FactorAnalysis

FactorAnalysis

A model type for constructing a factor analysis model, based on MultivariateStats.jl, and implementing the MLJ model interface.

From MLJ, the type can be imported using

FactorAnalysis = @load FactorAnalysis pkg=MultivariateStats

Do model = FactorAnalysis() to construct an instance with default hyper-parameters. Provide keyword arguments to override hyper-parameter defaults, as in FactorAnalysis(method=...).

Factor analysis is a linear-Gaussian latent variable model that is closely related to probabilistic PCA. In contrast to the probabilistic PCA model, the covariance of conditional distribution of the observed variable given the latent variable is diagonal rather than isotropic.

Training data

In MLJ or MLJBase, bind an instance model to data with

mach = machine(model, X)

Here:

  • X is any table of input features (eg, a DataFrame) whose columns are of scitype Continuous; check column scitypes with schema(X).

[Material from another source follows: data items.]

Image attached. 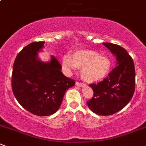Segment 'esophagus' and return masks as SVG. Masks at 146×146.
I'll return each instance as SVG.
<instances>
[{
  "mask_svg": "<svg viewBox=\"0 0 146 146\" xmlns=\"http://www.w3.org/2000/svg\"><path fill=\"white\" fill-rule=\"evenodd\" d=\"M76 85L77 86H79V87H84L85 86V84H81V83H79V82H76Z\"/></svg>",
  "mask_w": 146,
  "mask_h": 146,
  "instance_id": "1",
  "label": "esophagus"
}]
</instances>
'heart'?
Masks as SVG:
<instances>
[{"label":"heart","instance_id":"b5f03b06","mask_svg":"<svg viewBox=\"0 0 146 146\" xmlns=\"http://www.w3.org/2000/svg\"><path fill=\"white\" fill-rule=\"evenodd\" d=\"M62 66L70 72L76 68L81 69L82 79L88 84H93L104 79L111 69V61L107 56L92 50H79L73 53L72 58L65 56L62 60Z\"/></svg>","mask_w":146,"mask_h":146}]
</instances>
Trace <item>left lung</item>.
Here are the masks:
<instances>
[{"mask_svg": "<svg viewBox=\"0 0 146 146\" xmlns=\"http://www.w3.org/2000/svg\"><path fill=\"white\" fill-rule=\"evenodd\" d=\"M103 44L116 58V66L102 81L90 84L94 96L87 104L95 113L109 115L123 109L132 98L135 90V69L134 61L125 48L109 42Z\"/></svg>", "mask_w": 146, "mask_h": 146, "instance_id": "8db88e82", "label": "left lung"}]
</instances>
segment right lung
I'll list each match as a JSON object with an SVG mask.
<instances>
[{"mask_svg": "<svg viewBox=\"0 0 146 146\" xmlns=\"http://www.w3.org/2000/svg\"><path fill=\"white\" fill-rule=\"evenodd\" d=\"M44 42L29 44L19 53L13 65L12 88L15 98L25 109L39 116L55 113L64 95L74 80L66 77L54 56L48 62L38 57Z\"/></svg>", "mask_w": 146, "mask_h": 146, "instance_id": "1", "label": "right lung"}]
</instances>
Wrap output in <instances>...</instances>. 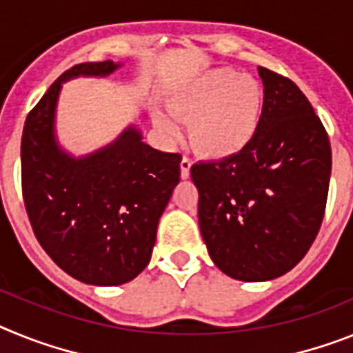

Train the machine using fit!(mach, rows=...).

Hyper-parameters

  • method::Symbol=:cm: Method to use to solve the problem, one of :ml, :em, :bayes.
  • maxoutdim=0: Controls the the dimension (number of columns) of the output, outdim. Specifically, outdim = min(n, indim, maxoutdim), where n is the number of observations and indim the input dimension.
  • maxiter::Int=1000: Maximum number of iterations.
  • tol::Real=1e-6: Convergence tolerance.
  • eta::Real=tol: Variance lower bound.
  • mean::Union{Nothing, Real, Vector{Float64}}=nothing: If nothing, centering will be computed and applied; if set to 0 no centering is applied (data is assumed pre-centered); if a vector, the centering is done with that vector.

Operations

  • transform(mach, Xnew): Return a lower dimensional projection of the input Xnew, which should have the same scitype as X above.
  • inverse_transform(mach, Xsmall): For a dimension-reduced table Xsmall, such as returned by transform, reconstruct a table, having same the number of columns as the original training data X, that transforms to Xsmall. Mathematically, inverse_transform is a right-inverse for the PCA projection map, whose image is orthogonal to the kernel of that map. In particular, if Xsmall = transform(mach, Xnew), then inverse_transform(Xsmall) is only an approximation to Xnew.

Fitted parameters

The fields of fitted_params(mach) are:

  • projection: Returns the projection matrix, which has size (indim, outdim), where indim and outdim are the number of features of the input and ouput respectively. Each column of the projection matrix corresponds to a factor.

Report

The fields of report(mach) are:

  • indim: Dimension (number of columns) of the training data and new data to be transformed.
  • outdim: Dimension of transformed data (number of factors).
  • variance: The variance of the factors.
  • covariance_matrix: The estimated covariance matrix.
  • mean: The mean of the untransformed training data, of length indim.
  • loadings: The factor loadings. A matrix of size (indim, outdim) where indim and outdim are as defined above.

Examples

using MLJ

FactorAnalysis = @load FactorAnalysis pkg=MultivariateStats

X, y = @load_iris ## a table and a vector

model = FactorAnalysis(maxoutdim=2)
mach = machine(model, X) |> fit!

Xproj = transform(mach, X)

See also KernelPCA, ICA, PPCA, PCA